Plant height is one of the important characters in the development of uniform OPV sunflower variety. Maximum plant height was recorded for ACC.35506WS (297.5cm) followed by ACC.29936LGS (291cm), H14-Adadi-3-4 (290.5cm) and ACC.17725BS (282.5cm) while the minimum was recorded for genotype H19-HR-13-4 (80.5 cm) followed by genotype H15-HR-15-15 (97.5cm), genotype H15-HR-93-1 and genotype H16-HR-13-6 (105cm) and genotype H14-Adadi-1-1 (106cm). About 49.5% of the genotypes was found less than an average value (186.7cm) of plant height and 42.7% of the genotypes was found greater than 2m and can be categorized as tall genotypes whereas 7.72% of the genotypes was having medium height genotypes (IBPGR, 1985). Generally, the results showed wide range would be expected to have variation among the genotypes that could be utilized in breeding program for improvement of plant height for sunflower [25].
Stem diameter: maximum stem diameter was recorded for ACC.208122WS (3.6cm) followed by ACC.28460WS (3.35cm) and ACC.228898SS (3.15cm) while the minimum stem diameter was recorded for genotypes H19-HR-13-4 and 144 (0.9cm) followed by genotype H15-HR-13-13 (1.1cm), genotype H15-HR-Adadi-1-7 (1.15cm) and ACC.28458WS (1.2cm). Nearly 20% of the genotypes was found an average value (2.06cm) of stem diameter and 42.73% of the genotypes was found greater than an average stem diameter and can be categorized as tough stem genotypes whereas 37.3% of the genotypes was having tin stem diameter and this may be sensitive to lodging and stem break problem. Generally, the results showed relatively wide range would be expected to have variation among the genotypes that could be utilized in breeding program for improvement of stem diameter and lodging for sunflower [26].
One of a major yield contributing character in sunflower is head diameter. The maximum head diameter was recorded for genotype H16-HR-15-1 (24.25cm) and genotype H14-Adadi-3-3 (24cm) followed by genotype H16-HR-6-1-6 (22.75cm) and Ayehu & genotype H14-Adadi-3-6 (22.5cm) and ACC.17717WSS (22.25cm) while the minimum head diameter was recorded for genotype H14-Oissa-4-4 (7.25cm) followed by genotype H15-HR-Adadi-1-7 & ACC.17723SGS (8.25cm), genotype H16-HR-9-3-12 & ACC.28472SWS (9cm) and ACC.17716WS (9.25cm). About 21.82% of the genotypes was found an average value (14-15cm) medium headed and 37.3% of the genotypes was found greater than an average head diameter and can be categorized as big-headed genotypes whereas 40.91% of the genotypes was having small headed genotypes and this may be related to low seed yield and oil yield. Generally, the results showed significantly wide differences would be expected to have variation among the genotypes that could be utilized in breeding program for improvement of head diameter with seed yield as well [27].

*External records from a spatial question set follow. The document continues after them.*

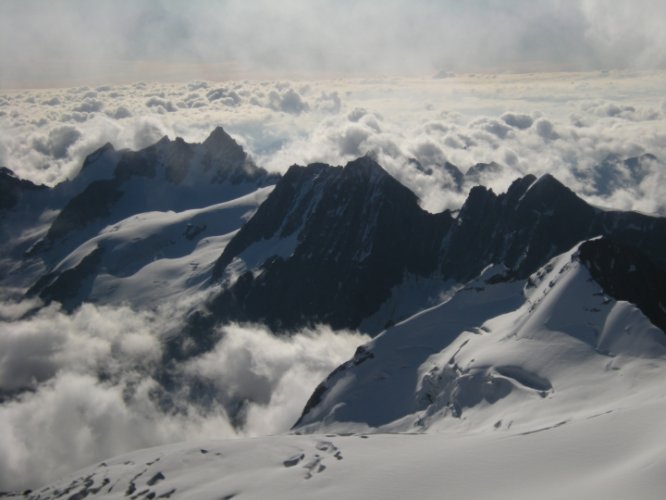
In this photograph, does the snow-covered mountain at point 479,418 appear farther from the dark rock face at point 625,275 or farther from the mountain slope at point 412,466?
the dark rock face at point 625,275

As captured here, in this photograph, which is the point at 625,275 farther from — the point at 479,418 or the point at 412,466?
the point at 412,466

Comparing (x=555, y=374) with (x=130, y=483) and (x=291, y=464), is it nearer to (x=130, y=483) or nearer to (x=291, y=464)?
(x=291, y=464)

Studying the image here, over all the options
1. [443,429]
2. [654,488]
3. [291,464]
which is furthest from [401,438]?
[654,488]

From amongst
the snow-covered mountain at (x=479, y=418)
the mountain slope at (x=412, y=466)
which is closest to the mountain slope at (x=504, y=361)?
the snow-covered mountain at (x=479, y=418)

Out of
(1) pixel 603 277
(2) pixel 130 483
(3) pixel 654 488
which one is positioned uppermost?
(1) pixel 603 277

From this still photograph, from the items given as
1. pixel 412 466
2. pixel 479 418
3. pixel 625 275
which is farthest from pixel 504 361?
pixel 412 466

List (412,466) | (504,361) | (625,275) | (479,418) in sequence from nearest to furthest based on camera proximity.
Answer: (412,466)
(479,418)
(504,361)
(625,275)

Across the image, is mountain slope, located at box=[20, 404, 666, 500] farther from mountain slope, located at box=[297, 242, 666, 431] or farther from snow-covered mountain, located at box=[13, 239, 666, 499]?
mountain slope, located at box=[297, 242, 666, 431]

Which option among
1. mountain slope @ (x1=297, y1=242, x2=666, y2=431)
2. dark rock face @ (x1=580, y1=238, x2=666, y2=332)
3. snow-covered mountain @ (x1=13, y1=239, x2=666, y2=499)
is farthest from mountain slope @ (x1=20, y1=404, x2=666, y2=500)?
dark rock face @ (x1=580, y1=238, x2=666, y2=332)
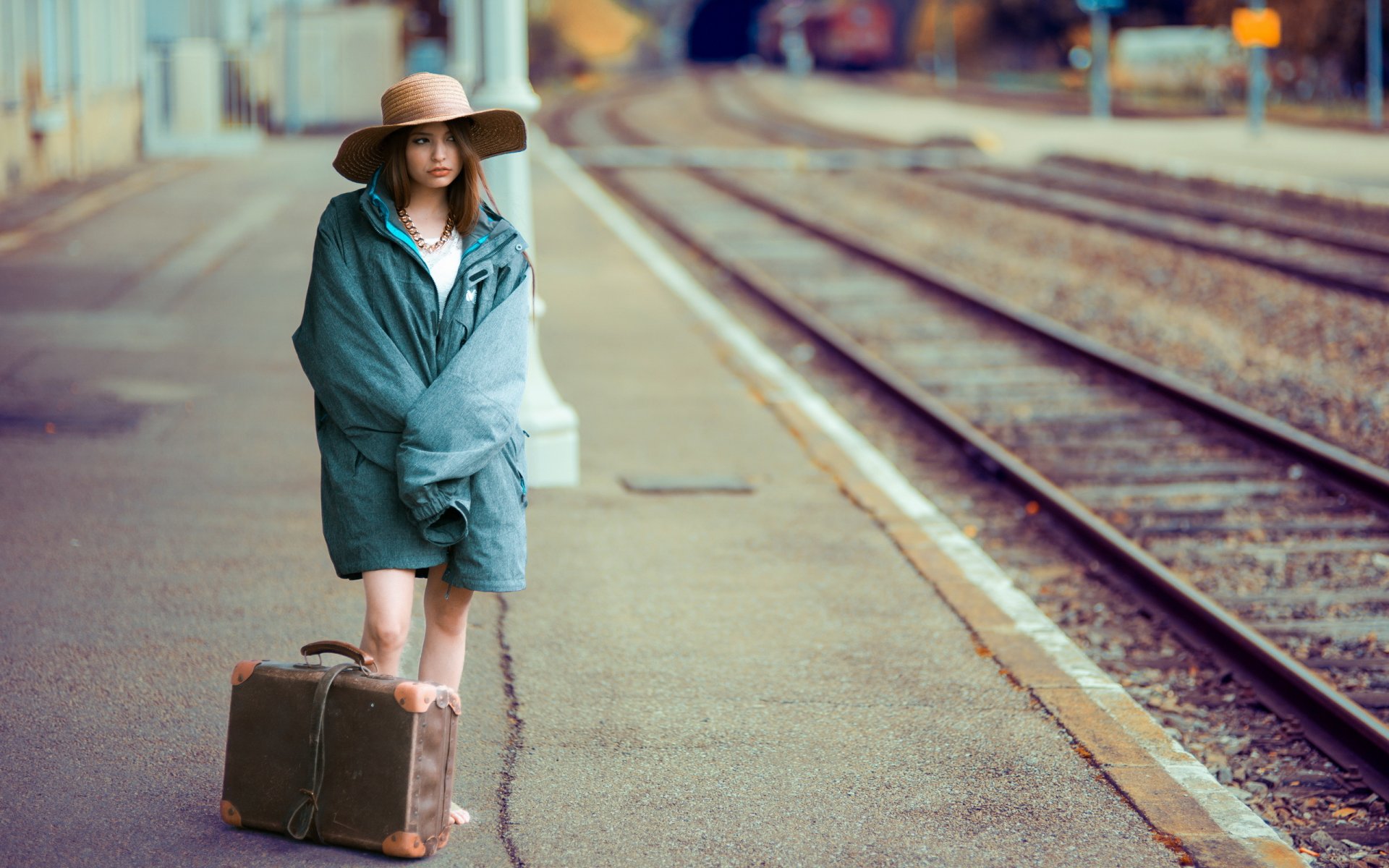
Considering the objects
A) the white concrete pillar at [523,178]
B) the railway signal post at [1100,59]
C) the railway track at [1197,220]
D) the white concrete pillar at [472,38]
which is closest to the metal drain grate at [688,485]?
the white concrete pillar at [523,178]

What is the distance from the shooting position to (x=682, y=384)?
32.3 feet

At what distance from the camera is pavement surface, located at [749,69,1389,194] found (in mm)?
23500

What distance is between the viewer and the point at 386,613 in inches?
142

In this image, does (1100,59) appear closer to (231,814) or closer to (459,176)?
(459,176)

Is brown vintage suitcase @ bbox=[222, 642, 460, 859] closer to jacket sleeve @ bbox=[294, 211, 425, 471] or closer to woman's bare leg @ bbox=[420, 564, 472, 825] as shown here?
woman's bare leg @ bbox=[420, 564, 472, 825]

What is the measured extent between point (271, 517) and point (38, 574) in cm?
109

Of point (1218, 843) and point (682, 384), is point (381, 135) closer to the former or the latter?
point (1218, 843)

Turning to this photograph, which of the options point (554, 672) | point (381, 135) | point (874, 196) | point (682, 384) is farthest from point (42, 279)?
point (874, 196)

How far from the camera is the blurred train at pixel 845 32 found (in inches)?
2525

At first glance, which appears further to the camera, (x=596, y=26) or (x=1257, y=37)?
(x=596, y=26)

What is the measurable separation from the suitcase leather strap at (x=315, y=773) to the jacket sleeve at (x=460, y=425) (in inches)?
14.9

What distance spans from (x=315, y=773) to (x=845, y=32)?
6330cm

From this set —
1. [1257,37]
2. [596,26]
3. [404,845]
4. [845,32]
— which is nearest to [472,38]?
[404,845]

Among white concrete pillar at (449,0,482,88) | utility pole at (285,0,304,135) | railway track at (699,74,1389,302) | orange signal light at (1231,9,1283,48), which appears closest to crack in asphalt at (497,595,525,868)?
white concrete pillar at (449,0,482,88)
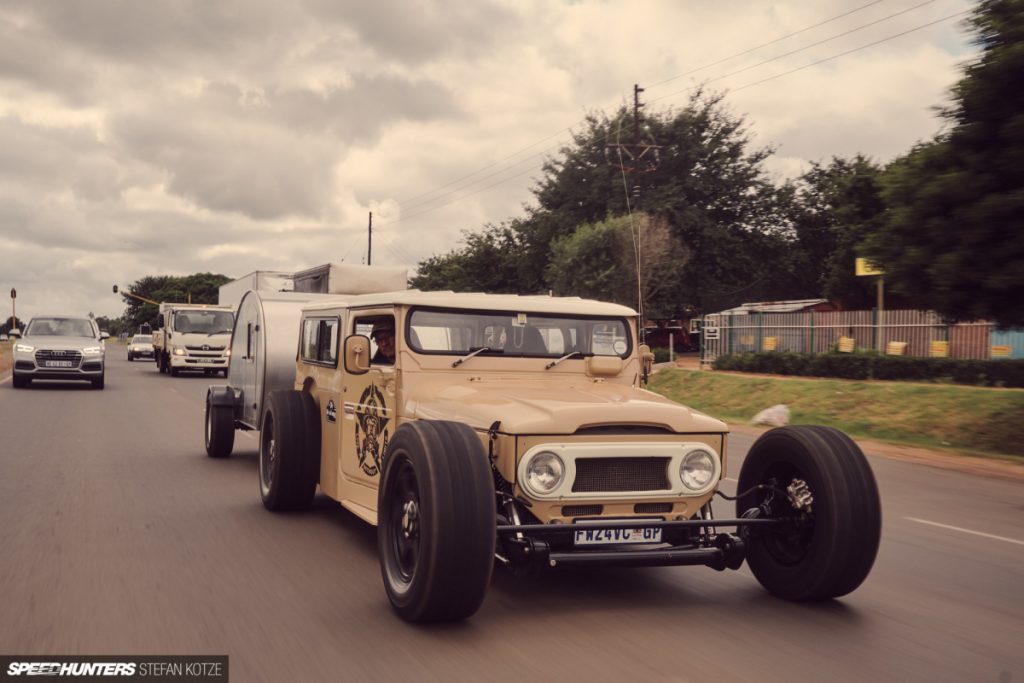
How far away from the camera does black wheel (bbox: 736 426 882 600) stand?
218 inches

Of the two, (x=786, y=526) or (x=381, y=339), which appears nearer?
(x=786, y=526)

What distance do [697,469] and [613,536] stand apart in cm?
69

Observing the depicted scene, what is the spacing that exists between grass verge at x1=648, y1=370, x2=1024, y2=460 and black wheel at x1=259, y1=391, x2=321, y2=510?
36.8 ft

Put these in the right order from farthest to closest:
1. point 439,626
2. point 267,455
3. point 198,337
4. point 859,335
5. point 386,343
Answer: point 198,337 < point 859,335 < point 267,455 < point 386,343 < point 439,626

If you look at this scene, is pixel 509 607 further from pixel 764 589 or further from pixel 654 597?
pixel 764 589

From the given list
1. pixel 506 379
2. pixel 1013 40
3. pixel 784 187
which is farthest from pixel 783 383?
pixel 784 187

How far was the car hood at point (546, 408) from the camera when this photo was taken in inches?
221

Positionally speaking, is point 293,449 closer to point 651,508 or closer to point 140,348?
point 651,508

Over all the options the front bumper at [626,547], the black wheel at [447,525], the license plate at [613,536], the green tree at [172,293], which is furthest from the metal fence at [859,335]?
the green tree at [172,293]

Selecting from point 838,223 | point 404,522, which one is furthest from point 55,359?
point 838,223

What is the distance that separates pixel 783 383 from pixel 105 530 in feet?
66.0

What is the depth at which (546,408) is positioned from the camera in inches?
227

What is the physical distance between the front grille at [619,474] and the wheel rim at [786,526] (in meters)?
0.77

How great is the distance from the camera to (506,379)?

Number of leaves per plant ranged from 19.75 to 73.5. Maximum leaf number per plant was obtained from ACC.208122WS (73.5) followed by ACC.17726SGS (66.5), ACC.202490BS (64.25) and genotype H15-HR-1-13 (62.25) while the minimum leaf number per plant was recorded for genotype H19-HR-11-1 (19.75). Petiole length ranges from 6.5cm to 23.75cm with mean value of 13.15cm. The maximum petiole length was obtained from genotype H14-Adadi-1-8 & ACC.228898SS (23.75cm) while the minimum was recorded for genotype H19-HR-8-4 (6.5cm). Hundred seed weight ranges from 2.6g to 12.5g with mean value of 6g. The maximum hundred seed weight was obtained from genotype H16-HR-14-4-2 (12.5g) and that of minimum was obtained from genotype H16-HR-21-6 (2.6g) [28].
Sunflower is primarily grown for edible oil purpose in a current scenario. Oil content ranges from 12.2% - 42.1% with mean value of 27.2%. The highest oil content was obtained from Oissa (42.1%) followed by genotype H14-Adadi-3-1 (40.9), Ayehu (40.7) and ACC.208902LGS & ACC.17721WS (38.7%). The range for yield per plant head was from 6.84g to 298.3g with grand mean value of genotypes 76.57g per plant head. The highest seed yield per plant was recorded for ACC.17720BSS (298.31g) followed by ACC.208122WS (229.8g) and H19-HR-26-2 (212.8g) whereas low seed yield per plant was obtained from H16-HR-19-4 (6.84g) [29].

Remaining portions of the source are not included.